When the Best Defense May Be a Good Offense: False Claims Act Counterclaims

A recent opinion from the Northern District of Georgia reminds False Claims Act defendants about a potentially powerful tool at their disposal—counterclaims. In United States ex rel. Cooley v. ERMI, LLC, the court permitted several counterclaims to proceed over the relator’s argument that they were against public policy, demonstrating how defendants can go on offense to hold relators accountable for their own misconduct.

In Cooley, a former chief compliance officer sued ERMI. As is typical for an FCA relator, she alleged that the company engaged in fraudulent billing practices and unlicensed activity and that ERMI retaliated against her for reporting it. In addition to denying relator’s allegations, ERMI brought counterclaims for, among others, (1) breach of fiduciary duty for misleading the company about her legal qualifications and the status of its license renewal and (2) breach of a confidentiality agreement in retaining and disclosing confidential information belonging to ERMI.

Cooley moved to dismiss, arguing that, among other things, the counterclaims were barred by public policy because they discourage whistleblowers from bringing qui tam actions. The court rejected that argument. Instead, the court held that counterclaims are viable when they are based on “independent damages” and do not depend on a company’s liability (or not) under the FCA.

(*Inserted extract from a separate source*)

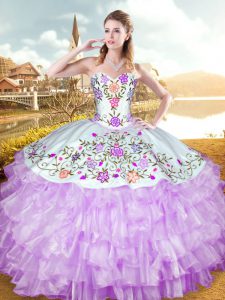 Delicate Floor Length Ball Gowns Sleeveless Lilac Sweet 16 Dress Lace Up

Several of ERMI’s counterclaims met that standard here. As for breach of fiduciary duty, one claim alleged mishandling of a license renewal process that led to a lawsuit by a competitor under a different statute. That was enough. As for breach of contract, ERMI did not limit its allegations to documents retained specially for the preparation and pursuit of her FCA claims. That was also enough: the confidentiality agreement did not permit her to retain information that she did not provide to the government and was unrelated to her FCA claims. At this stage, ERMI did not need to identify any specific documents that Cooley wrongfully retained or disclosed.

Cooley serves as a good reminder to defendants that the claims in FCA cases need not be unidirectional. When defendants have a sufficient basis for allegations, counterclaims that do not overlap completely with the FCA claims can—and probably should—be asserted against former employee whistleblowers.